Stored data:
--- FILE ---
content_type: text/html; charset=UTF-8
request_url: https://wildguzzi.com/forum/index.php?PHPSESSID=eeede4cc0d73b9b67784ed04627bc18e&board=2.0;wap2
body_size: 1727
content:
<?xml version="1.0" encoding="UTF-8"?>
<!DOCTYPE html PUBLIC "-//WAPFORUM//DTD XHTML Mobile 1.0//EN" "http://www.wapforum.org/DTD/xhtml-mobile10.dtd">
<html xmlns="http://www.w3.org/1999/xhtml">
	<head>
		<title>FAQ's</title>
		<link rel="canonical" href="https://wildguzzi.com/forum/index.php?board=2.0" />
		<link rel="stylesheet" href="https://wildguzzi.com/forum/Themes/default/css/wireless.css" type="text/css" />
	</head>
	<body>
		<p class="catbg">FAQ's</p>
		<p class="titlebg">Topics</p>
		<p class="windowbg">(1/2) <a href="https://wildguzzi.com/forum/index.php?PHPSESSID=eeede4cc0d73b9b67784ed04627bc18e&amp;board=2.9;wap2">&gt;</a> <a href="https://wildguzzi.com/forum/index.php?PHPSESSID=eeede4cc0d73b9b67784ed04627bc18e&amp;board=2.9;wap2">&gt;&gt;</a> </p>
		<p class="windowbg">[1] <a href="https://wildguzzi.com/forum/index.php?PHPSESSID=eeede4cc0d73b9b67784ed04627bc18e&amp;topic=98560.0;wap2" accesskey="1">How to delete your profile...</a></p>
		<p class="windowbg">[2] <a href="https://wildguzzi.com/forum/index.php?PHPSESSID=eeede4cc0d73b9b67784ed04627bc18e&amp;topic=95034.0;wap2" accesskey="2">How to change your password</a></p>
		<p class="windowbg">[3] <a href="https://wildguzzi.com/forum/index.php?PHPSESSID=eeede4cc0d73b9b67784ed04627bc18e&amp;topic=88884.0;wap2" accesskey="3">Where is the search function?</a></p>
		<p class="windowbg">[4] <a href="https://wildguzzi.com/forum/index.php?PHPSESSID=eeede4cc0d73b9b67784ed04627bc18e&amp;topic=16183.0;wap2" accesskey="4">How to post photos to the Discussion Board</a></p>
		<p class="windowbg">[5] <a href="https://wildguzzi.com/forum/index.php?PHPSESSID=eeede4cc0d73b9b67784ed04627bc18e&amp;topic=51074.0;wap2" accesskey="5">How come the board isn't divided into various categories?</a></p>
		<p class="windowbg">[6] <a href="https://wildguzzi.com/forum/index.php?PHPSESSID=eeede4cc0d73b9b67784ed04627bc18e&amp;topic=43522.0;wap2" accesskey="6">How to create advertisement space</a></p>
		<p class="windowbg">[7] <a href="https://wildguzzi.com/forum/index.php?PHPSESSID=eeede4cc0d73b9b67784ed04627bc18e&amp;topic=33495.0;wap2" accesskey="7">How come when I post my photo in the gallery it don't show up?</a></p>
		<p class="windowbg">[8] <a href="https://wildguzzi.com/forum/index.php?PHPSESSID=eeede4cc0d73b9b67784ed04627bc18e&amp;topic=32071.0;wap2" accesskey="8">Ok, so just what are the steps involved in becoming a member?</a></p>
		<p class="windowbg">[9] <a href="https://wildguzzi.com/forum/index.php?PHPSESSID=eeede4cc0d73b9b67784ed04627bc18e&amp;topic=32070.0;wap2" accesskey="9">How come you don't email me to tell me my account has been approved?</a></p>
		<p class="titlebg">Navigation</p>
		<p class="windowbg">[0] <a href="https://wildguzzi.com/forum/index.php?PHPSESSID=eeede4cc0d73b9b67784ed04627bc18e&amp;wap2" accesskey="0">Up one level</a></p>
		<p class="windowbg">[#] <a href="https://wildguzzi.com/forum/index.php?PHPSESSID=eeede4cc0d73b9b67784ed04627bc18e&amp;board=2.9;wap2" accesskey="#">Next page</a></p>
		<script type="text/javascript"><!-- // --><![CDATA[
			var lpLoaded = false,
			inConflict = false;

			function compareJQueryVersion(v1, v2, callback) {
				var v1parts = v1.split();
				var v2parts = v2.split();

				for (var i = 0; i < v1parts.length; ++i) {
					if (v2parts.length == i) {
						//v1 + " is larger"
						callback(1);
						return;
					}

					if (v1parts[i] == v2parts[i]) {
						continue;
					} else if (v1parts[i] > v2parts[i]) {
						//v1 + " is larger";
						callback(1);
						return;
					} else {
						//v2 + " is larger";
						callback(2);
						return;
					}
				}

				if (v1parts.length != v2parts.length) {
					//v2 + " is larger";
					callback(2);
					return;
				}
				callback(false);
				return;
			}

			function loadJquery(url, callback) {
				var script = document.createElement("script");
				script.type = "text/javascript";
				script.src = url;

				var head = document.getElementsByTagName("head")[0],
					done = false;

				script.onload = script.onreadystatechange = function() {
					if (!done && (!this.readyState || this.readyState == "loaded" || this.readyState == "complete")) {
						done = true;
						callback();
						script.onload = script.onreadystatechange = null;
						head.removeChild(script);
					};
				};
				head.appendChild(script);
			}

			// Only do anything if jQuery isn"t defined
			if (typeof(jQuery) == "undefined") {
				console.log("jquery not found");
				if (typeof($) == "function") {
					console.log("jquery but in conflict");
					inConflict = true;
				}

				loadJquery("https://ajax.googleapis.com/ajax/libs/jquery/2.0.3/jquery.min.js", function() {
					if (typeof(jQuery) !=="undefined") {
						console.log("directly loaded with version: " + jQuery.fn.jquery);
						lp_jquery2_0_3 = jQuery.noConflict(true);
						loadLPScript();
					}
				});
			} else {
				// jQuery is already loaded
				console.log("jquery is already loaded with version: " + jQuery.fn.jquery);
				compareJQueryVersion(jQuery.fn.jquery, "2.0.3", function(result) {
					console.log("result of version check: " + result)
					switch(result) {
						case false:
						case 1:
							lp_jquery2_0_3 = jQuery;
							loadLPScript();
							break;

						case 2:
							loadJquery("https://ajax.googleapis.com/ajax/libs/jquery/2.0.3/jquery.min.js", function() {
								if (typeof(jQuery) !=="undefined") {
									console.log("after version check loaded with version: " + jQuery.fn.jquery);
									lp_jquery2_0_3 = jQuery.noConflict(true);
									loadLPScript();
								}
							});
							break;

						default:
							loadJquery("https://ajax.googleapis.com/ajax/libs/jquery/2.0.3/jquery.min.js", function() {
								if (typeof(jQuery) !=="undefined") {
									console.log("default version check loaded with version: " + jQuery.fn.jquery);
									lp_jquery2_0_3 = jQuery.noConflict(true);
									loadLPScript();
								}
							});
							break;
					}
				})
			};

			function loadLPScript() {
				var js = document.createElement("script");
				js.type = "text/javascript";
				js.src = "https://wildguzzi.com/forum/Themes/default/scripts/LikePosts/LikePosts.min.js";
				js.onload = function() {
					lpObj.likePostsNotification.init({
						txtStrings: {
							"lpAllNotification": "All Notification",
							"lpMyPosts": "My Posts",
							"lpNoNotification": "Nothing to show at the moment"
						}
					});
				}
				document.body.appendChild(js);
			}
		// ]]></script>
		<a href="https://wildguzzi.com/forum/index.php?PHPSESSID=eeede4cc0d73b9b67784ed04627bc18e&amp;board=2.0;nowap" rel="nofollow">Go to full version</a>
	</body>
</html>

#### What you will do
Please copy each line of the records above that holds the word "loadJquery".

#### Final answer
			function loadJquery(url, callback) {
				loadJquery("https://ajax.googleapis.com/ajax/libs/jquery/2.0.3/jquery.min.js", function() {
							loadJquery("https://ajax.googleapis.com/ajax/libs/jquery/2.0.3/jquery.min.js", function() {
							loadJquery("https://ajax.googleapis.com/ajax/libs/jquery/2.0.3/jquery.min.js", function() {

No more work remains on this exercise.